4. The presence of the AluI sequence would, on average, be (1/4)4, or 1/256, because the likelihood of any base being at any position is one-fourth and there are four positions. By the same reasoning, the presence of the NotI sequence would be (1/4)8, or 1/65,536. Thus, the average product of digestion by AluI would be 250 base pairs (0.25 kb) in length, whereas that by NotI would be 66,000 base pairs (66 kb) in length.

5. No, because most human genes are much longer than 4 kb. A fragment would contain only a small part of a complete gene.

6. Southern blotting of an MstII digest would distinguish between the normal and the mutant genes. The loss of a restriction site would lead to the replacement of two fragments on the Southern blot by a single longer fragment. Such a finding would not prove that GTG replaced GAG; other sequence changes at the restriction site could yield the same result.

7. Although the two enzymes cleave the same recognition site, they each break different bonds within the 6-bp sequence. Cleavage by KpnI yields an overhang on the 3′ strand, whereas cleavage by Acc65I produces an overhang on the 5′ strand. These sticky ends do not overlap.

8. A simple strategy for generating many mutants is to synthesize a degenerate set of cassettes by using a mixture of activated nucleosides in particular rounds of oligonucleotide synthesis. Suppose that the 30-bp coding region begins with GTT, which encodes valine. If a mixture of all four nucleotides is used in the first and second rounds of synthesis, the resulting oligonucleotides will begin with the sequence XYT (where X and Y denote A, C, G, or T). These 16 different versions of the cassette will encode proteins containing either Phe, Leu, Ile, Val, Ser, Pro, Thr, Ala, Tyr, His, Asn, Asp, Cys, Arg, or Gly at the first position. Likewise, degenerate cassettes can be made in which two or more codons are simultaneously varied.
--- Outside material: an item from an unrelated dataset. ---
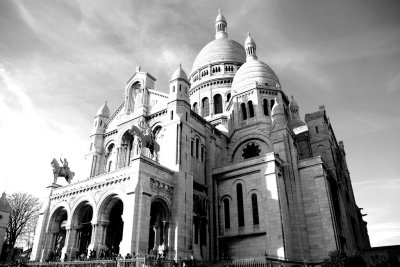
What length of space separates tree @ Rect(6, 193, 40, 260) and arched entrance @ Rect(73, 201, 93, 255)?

9. Because PCR can amplify as little as one molecule of DNA, statements claiming the isolation of ancient DNA need to be greeted with some skepticism. The DNA would need to be sequenced. Is it similar to human, bacterial, or fungal DNA? If so, contamination is the likely source of the amplified DNA. Is it similar to that of birds or crocodiles? This sequence similarity would strengthen the case that it is dinosaur DNA because these species are evolutionarily close to dinosaurs.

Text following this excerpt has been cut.